**Given exercise 1**
Please copy the rows word for word, starting at the beginning of the rows and ending at the line that contains "197H221V207H231V212H251V202L260 197L256 167H251L246", with both ends included, and leave the pictures out.

We are thus constrained to reject the government's contention that an indictment or information charges an offense, for purposes of Rule 12(b)(2), as long as it recites in general terms the essential elements of the offense, even if the specific facts alleged in the charging instrument fail to satisfy those elements. Instead, we hold that, for purposes of Rule 12(b)(2), a charging document fails to state an offense if the specific facts alleged in the charging document fall beyond the scope of the relevant criminal statute, as a matter of statutory interpretation. Therefore, notwithstanding Panarella's unconditional guilty plea, Rule 12(b)(2) permits Panarella to argue for the first time on appeal that the specific facts alleged in the superseding information do not amount to honest services wire fraud.

**Exercise materials**
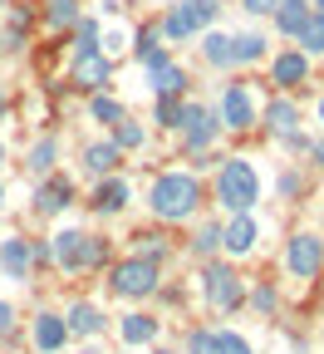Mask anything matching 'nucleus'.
Segmentation results:
<instances>
[{
  "label": "nucleus",
  "instance_id": "1",
  "mask_svg": "<svg viewBox=\"0 0 324 354\" xmlns=\"http://www.w3.org/2000/svg\"><path fill=\"white\" fill-rule=\"evenodd\" d=\"M153 212L158 216H167V221H182V216H192L197 212V202H202V183L197 177H187V172H167V177H158L153 183Z\"/></svg>",
  "mask_w": 324,
  "mask_h": 354
},
{
  "label": "nucleus",
  "instance_id": "2",
  "mask_svg": "<svg viewBox=\"0 0 324 354\" xmlns=\"http://www.w3.org/2000/svg\"><path fill=\"white\" fill-rule=\"evenodd\" d=\"M216 197H221V207H231V212H251V202L260 197L256 167H251L246 158H226V162H221V177H216Z\"/></svg>",
  "mask_w": 324,
  "mask_h": 354
},
{
  "label": "nucleus",
  "instance_id": "3",
  "mask_svg": "<svg viewBox=\"0 0 324 354\" xmlns=\"http://www.w3.org/2000/svg\"><path fill=\"white\" fill-rule=\"evenodd\" d=\"M113 290L118 295H153L158 290V261L153 256H133L113 271Z\"/></svg>",
  "mask_w": 324,
  "mask_h": 354
},
{
  "label": "nucleus",
  "instance_id": "4",
  "mask_svg": "<svg viewBox=\"0 0 324 354\" xmlns=\"http://www.w3.org/2000/svg\"><path fill=\"white\" fill-rule=\"evenodd\" d=\"M202 290H207V300H211V305H221V310L241 305V295H246L241 276L231 271V266H207V276H202Z\"/></svg>",
  "mask_w": 324,
  "mask_h": 354
},
{
  "label": "nucleus",
  "instance_id": "5",
  "mask_svg": "<svg viewBox=\"0 0 324 354\" xmlns=\"http://www.w3.org/2000/svg\"><path fill=\"white\" fill-rule=\"evenodd\" d=\"M285 266H290L295 276H314L319 266H324V241L309 236V232H300V236L285 246Z\"/></svg>",
  "mask_w": 324,
  "mask_h": 354
},
{
  "label": "nucleus",
  "instance_id": "6",
  "mask_svg": "<svg viewBox=\"0 0 324 354\" xmlns=\"http://www.w3.org/2000/svg\"><path fill=\"white\" fill-rule=\"evenodd\" d=\"M221 123L236 128V133L256 123V104H251V88H246V84H231V88H226V99H221Z\"/></svg>",
  "mask_w": 324,
  "mask_h": 354
},
{
  "label": "nucleus",
  "instance_id": "7",
  "mask_svg": "<svg viewBox=\"0 0 324 354\" xmlns=\"http://www.w3.org/2000/svg\"><path fill=\"white\" fill-rule=\"evenodd\" d=\"M221 246L236 251V256H246V251L256 246V221H251V212H236V221L221 227Z\"/></svg>",
  "mask_w": 324,
  "mask_h": 354
},
{
  "label": "nucleus",
  "instance_id": "8",
  "mask_svg": "<svg viewBox=\"0 0 324 354\" xmlns=\"http://www.w3.org/2000/svg\"><path fill=\"white\" fill-rule=\"evenodd\" d=\"M55 256H59V266H69V271H84L88 266V241L79 232H59L55 236Z\"/></svg>",
  "mask_w": 324,
  "mask_h": 354
},
{
  "label": "nucleus",
  "instance_id": "9",
  "mask_svg": "<svg viewBox=\"0 0 324 354\" xmlns=\"http://www.w3.org/2000/svg\"><path fill=\"white\" fill-rule=\"evenodd\" d=\"M64 339H69V325H64L59 315H50V310H44V315L35 320V344H39L44 354H55Z\"/></svg>",
  "mask_w": 324,
  "mask_h": 354
},
{
  "label": "nucleus",
  "instance_id": "10",
  "mask_svg": "<svg viewBox=\"0 0 324 354\" xmlns=\"http://www.w3.org/2000/svg\"><path fill=\"white\" fill-rule=\"evenodd\" d=\"M309 0H280L275 6V25H280V35H300L305 30V20H309Z\"/></svg>",
  "mask_w": 324,
  "mask_h": 354
},
{
  "label": "nucleus",
  "instance_id": "11",
  "mask_svg": "<svg viewBox=\"0 0 324 354\" xmlns=\"http://www.w3.org/2000/svg\"><path fill=\"white\" fill-rule=\"evenodd\" d=\"M0 266H6L10 276H25L30 271V241L25 236H6L0 241Z\"/></svg>",
  "mask_w": 324,
  "mask_h": 354
},
{
  "label": "nucleus",
  "instance_id": "12",
  "mask_svg": "<svg viewBox=\"0 0 324 354\" xmlns=\"http://www.w3.org/2000/svg\"><path fill=\"white\" fill-rule=\"evenodd\" d=\"M108 79V59L94 50V55H79V64H74V84H84V88H94V84H104Z\"/></svg>",
  "mask_w": 324,
  "mask_h": 354
},
{
  "label": "nucleus",
  "instance_id": "13",
  "mask_svg": "<svg viewBox=\"0 0 324 354\" xmlns=\"http://www.w3.org/2000/svg\"><path fill=\"white\" fill-rule=\"evenodd\" d=\"M197 30H202V25L192 20V10H187V6H172V10H167V20H162V35H167V39H192Z\"/></svg>",
  "mask_w": 324,
  "mask_h": 354
},
{
  "label": "nucleus",
  "instance_id": "14",
  "mask_svg": "<svg viewBox=\"0 0 324 354\" xmlns=\"http://www.w3.org/2000/svg\"><path fill=\"white\" fill-rule=\"evenodd\" d=\"M64 325H69L74 335H99V330H104V315H99V310L88 305V300H79V305L69 310V320H64Z\"/></svg>",
  "mask_w": 324,
  "mask_h": 354
},
{
  "label": "nucleus",
  "instance_id": "15",
  "mask_svg": "<svg viewBox=\"0 0 324 354\" xmlns=\"http://www.w3.org/2000/svg\"><path fill=\"white\" fill-rule=\"evenodd\" d=\"M123 202H128V183H123V177H108V183L94 192V207L99 212H118Z\"/></svg>",
  "mask_w": 324,
  "mask_h": 354
},
{
  "label": "nucleus",
  "instance_id": "16",
  "mask_svg": "<svg viewBox=\"0 0 324 354\" xmlns=\"http://www.w3.org/2000/svg\"><path fill=\"white\" fill-rule=\"evenodd\" d=\"M158 335V320L153 315H128L123 320V344H148Z\"/></svg>",
  "mask_w": 324,
  "mask_h": 354
},
{
  "label": "nucleus",
  "instance_id": "17",
  "mask_svg": "<svg viewBox=\"0 0 324 354\" xmlns=\"http://www.w3.org/2000/svg\"><path fill=\"white\" fill-rule=\"evenodd\" d=\"M84 162H88V172H113V167H118V143H94V148H84Z\"/></svg>",
  "mask_w": 324,
  "mask_h": 354
},
{
  "label": "nucleus",
  "instance_id": "18",
  "mask_svg": "<svg viewBox=\"0 0 324 354\" xmlns=\"http://www.w3.org/2000/svg\"><path fill=\"white\" fill-rule=\"evenodd\" d=\"M295 118H300V113H295V104H285V99H275V104L265 109V123H270L275 133H285V138L295 133Z\"/></svg>",
  "mask_w": 324,
  "mask_h": 354
},
{
  "label": "nucleus",
  "instance_id": "19",
  "mask_svg": "<svg viewBox=\"0 0 324 354\" xmlns=\"http://www.w3.org/2000/svg\"><path fill=\"white\" fill-rule=\"evenodd\" d=\"M309 74V64H305V55H280V59H275V79H280V84H300Z\"/></svg>",
  "mask_w": 324,
  "mask_h": 354
},
{
  "label": "nucleus",
  "instance_id": "20",
  "mask_svg": "<svg viewBox=\"0 0 324 354\" xmlns=\"http://www.w3.org/2000/svg\"><path fill=\"white\" fill-rule=\"evenodd\" d=\"M207 354H256V349L246 344V335L221 330V335H211V339H207Z\"/></svg>",
  "mask_w": 324,
  "mask_h": 354
},
{
  "label": "nucleus",
  "instance_id": "21",
  "mask_svg": "<svg viewBox=\"0 0 324 354\" xmlns=\"http://www.w3.org/2000/svg\"><path fill=\"white\" fill-rule=\"evenodd\" d=\"M211 138H216V118H211V113H202V118L187 128V148H192V153H202V148H211Z\"/></svg>",
  "mask_w": 324,
  "mask_h": 354
},
{
  "label": "nucleus",
  "instance_id": "22",
  "mask_svg": "<svg viewBox=\"0 0 324 354\" xmlns=\"http://www.w3.org/2000/svg\"><path fill=\"white\" fill-rule=\"evenodd\" d=\"M295 39L305 44L309 55H324V15H314V10H309V20H305V30H300Z\"/></svg>",
  "mask_w": 324,
  "mask_h": 354
},
{
  "label": "nucleus",
  "instance_id": "23",
  "mask_svg": "<svg viewBox=\"0 0 324 354\" xmlns=\"http://www.w3.org/2000/svg\"><path fill=\"white\" fill-rule=\"evenodd\" d=\"M260 55H265V39H260V35H241V39H231V59L251 64V59H260Z\"/></svg>",
  "mask_w": 324,
  "mask_h": 354
},
{
  "label": "nucleus",
  "instance_id": "24",
  "mask_svg": "<svg viewBox=\"0 0 324 354\" xmlns=\"http://www.w3.org/2000/svg\"><path fill=\"white\" fill-rule=\"evenodd\" d=\"M64 202H69V183H55V187H44V192L35 197V207H39V212H59Z\"/></svg>",
  "mask_w": 324,
  "mask_h": 354
},
{
  "label": "nucleus",
  "instance_id": "25",
  "mask_svg": "<svg viewBox=\"0 0 324 354\" xmlns=\"http://www.w3.org/2000/svg\"><path fill=\"white\" fill-rule=\"evenodd\" d=\"M113 128H118V133H113V143H118V148H137V143H143V128H137V123H133L128 113H123V118H118Z\"/></svg>",
  "mask_w": 324,
  "mask_h": 354
},
{
  "label": "nucleus",
  "instance_id": "26",
  "mask_svg": "<svg viewBox=\"0 0 324 354\" xmlns=\"http://www.w3.org/2000/svg\"><path fill=\"white\" fill-rule=\"evenodd\" d=\"M216 246H221V227H211V221H207V227L192 236V251H197V256H211Z\"/></svg>",
  "mask_w": 324,
  "mask_h": 354
},
{
  "label": "nucleus",
  "instance_id": "27",
  "mask_svg": "<svg viewBox=\"0 0 324 354\" xmlns=\"http://www.w3.org/2000/svg\"><path fill=\"white\" fill-rule=\"evenodd\" d=\"M202 50H207V59H211V64H231V39H226V35H207Z\"/></svg>",
  "mask_w": 324,
  "mask_h": 354
},
{
  "label": "nucleus",
  "instance_id": "28",
  "mask_svg": "<svg viewBox=\"0 0 324 354\" xmlns=\"http://www.w3.org/2000/svg\"><path fill=\"white\" fill-rule=\"evenodd\" d=\"M79 20V0H50V25H74Z\"/></svg>",
  "mask_w": 324,
  "mask_h": 354
},
{
  "label": "nucleus",
  "instance_id": "29",
  "mask_svg": "<svg viewBox=\"0 0 324 354\" xmlns=\"http://www.w3.org/2000/svg\"><path fill=\"white\" fill-rule=\"evenodd\" d=\"M30 167H35V172H50V167H55V138L35 143V153H30Z\"/></svg>",
  "mask_w": 324,
  "mask_h": 354
},
{
  "label": "nucleus",
  "instance_id": "30",
  "mask_svg": "<svg viewBox=\"0 0 324 354\" xmlns=\"http://www.w3.org/2000/svg\"><path fill=\"white\" fill-rule=\"evenodd\" d=\"M88 113H94L99 123H118V118H123V109H118L113 99H94V104H88Z\"/></svg>",
  "mask_w": 324,
  "mask_h": 354
},
{
  "label": "nucleus",
  "instance_id": "31",
  "mask_svg": "<svg viewBox=\"0 0 324 354\" xmlns=\"http://www.w3.org/2000/svg\"><path fill=\"white\" fill-rule=\"evenodd\" d=\"M182 6L192 10L197 25H211V20H216V0H182Z\"/></svg>",
  "mask_w": 324,
  "mask_h": 354
},
{
  "label": "nucleus",
  "instance_id": "32",
  "mask_svg": "<svg viewBox=\"0 0 324 354\" xmlns=\"http://www.w3.org/2000/svg\"><path fill=\"white\" fill-rule=\"evenodd\" d=\"M99 50V25L88 20V25H79V55H94Z\"/></svg>",
  "mask_w": 324,
  "mask_h": 354
},
{
  "label": "nucleus",
  "instance_id": "33",
  "mask_svg": "<svg viewBox=\"0 0 324 354\" xmlns=\"http://www.w3.org/2000/svg\"><path fill=\"white\" fill-rule=\"evenodd\" d=\"M177 113H182V104H172V99H162V104H158V123L177 128Z\"/></svg>",
  "mask_w": 324,
  "mask_h": 354
},
{
  "label": "nucleus",
  "instance_id": "34",
  "mask_svg": "<svg viewBox=\"0 0 324 354\" xmlns=\"http://www.w3.org/2000/svg\"><path fill=\"white\" fill-rule=\"evenodd\" d=\"M10 330H15V310L0 300V335H10Z\"/></svg>",
  "mask_w": 324,
  "mask_h": 354
},
{
  "label": "nucleus",
  "instance_id": "35",
  "mask_svg": "<svg viewBox=\"0 0 324 354\" xmlns=\"http://www.w3.org/2000/svg\"><path fill=\"white\" fill-rule=\"evenodd\" d=\"M275 6H280V0H246V10H251V15H270Z\"/></svg>",
  "mask_w": 324,
  "mask_h": 354
},
{
  "label": "nucleus",
  "instance_id": "36",
  "mask_svg": "<svg viewBox=\"0 0 324 354\" xmlns=\"http://www.w3.org/2000/svg\"><path fill=\"white\" fill-rule=\"evenodd\" d=\"M280 192H285V197H295V192H300V177H295V172H285V177H280Z\"/></svg>",
  "mask_w": 324,
  "mask_h": 354
},
{
  "label": "nucleus",
  "instance_id": "37",
  "mask_svg": "<svg viewBox=\"0 0 324 354\" xmlns=\"http://www.w3.org/2000/svg\"><path fill=\"white\" fill-rule=\"evenodd\" d=\"M314 158H319V162H324V138H319V143H314Z\"/></svg>",
  "mask_w": 324,
  "mask_h": 354
},
{
  "label": "nucleus",
  "instance_id": "38",
  "mask_svg": "<svg viewBox=\"0 0 324 354\" xmlns=\"http://www.w3.org/2000/svg\"><path fill=\"white\" fill-rule=\"evenodd\" d=\"M314 15H324V0H314Z\"/></svg>",
  "mask_w": 324,
  "mask_h": 354
},
{
  "label": "nucleus",
  "instance_id": "39",
  "mask_svg": "<svg viewBox=\"0 0 324 354\" xmlns=\"http://www.w3.org/2000/svg\"><path fill=\"white\" fill-rule=\"evenodd\" d=\"M0 118H6V99H0Z\"/></svg>",
  "mask_w": 324,
  "mask_h": 354
},
{
  "label": "nucleus",
  "instance_id": "40",
  "mask_svg": "<svg viewBox=\"0 0 324 354\" xmlns=\"http://www.w3.org/2000/svg\"><path fill=\"white\" fill-rule=\"evenodd\" d=\"M319 118H324V99H319Z\"/></svg>",
  "mask_w": 324,
  "mask_h": 354
},
{
  "label": "nucleus",
  "instance_id": "41",
  "mask_svg": "<svg viewBox=\"0 0 324 354\" xmlns=\"http://www.w3.org/2000/svg\"><path fill=\"white\" fill-rule=\"evenodd\" d=\"M0 158H6V148H0Z\"/></svg>",
  "mask_w": 324,
  "mask_h": 354
},
{
  "label": "nucleus",
  "instance_id": "42",
  "mask_svg": "<svg viewBox=\"0 0 324 354\" xmlns=\"http://www.w3.org/2000/svg\"><path fill=\"white\" fill-rule=\"evenodd\" d=\"M84 354H94V349H84Z\"/></svg>",
  "mask_w": 324,
  "mask_h": 354
},
{
  "label": "nucleus",
  "instance_id": "43",
  "mask_svg": "<svg viewBox=\"0 0 324 354\" xmlns=\"http://www.w3.org/2000/svg\"><path fill=\"white\" fill-rule=\"evenodd\" d=\"M0 197H6V192H0Z\"/></svg>",
  "mask_w": 324,
  "mask_h": 354
}]
</instances>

**Given exercise 2**
In one to three sentences, explain why the court excerpt lets Panarella raise a new argument on appeal despite the unconditional guilty plea.

**Response 1**
Mask anything matching 'nucleus'.
Segmentation results:
<instances>
[{
  "label": "nucleus",
  "instance_id": "1",
  "mask_svg": "<svg viewBox=\"0 0 324 354\" xmlns=\"http://www.w3.org/2000/svg\"><path fill=\"white\" fill-rule=\"evenodd\" d=\"M153 212L158 216H167V221H182V216H192L197 212V202H202V183L197 177H187V172H167V177H158L153 183Z\"/></svg>",
  "mask_w": 324,
  "mask_h": 354
},
{
  "label": "nucleus",
  "instance_id": "2",
  "mask_svg": "<svg viewBox=\"0 0 324 354\" xmlns=\"http://www.w3.org/2000/svg\"><path fill=\"white\" fill-rule=\"evenodd\" d=\"M216 197H221V207H231V212H251V202L260 197L256 167H251L246 158H226V162H221V177H216Z\"/></svg>",

**Response 2**
The court rejects the government's view that a charging document states an offense merely by reciting the essential elements in general terms. Instead, it holds that under Rule 12(b)(2) a charging document fails to state an offense if the specific facts alleged fall beyond the scope of the relevant criminal statute. Therefore, Panarella may argue for the first time on appeal that the facts alleged in the superseding information do not amount to honest services wire fraud.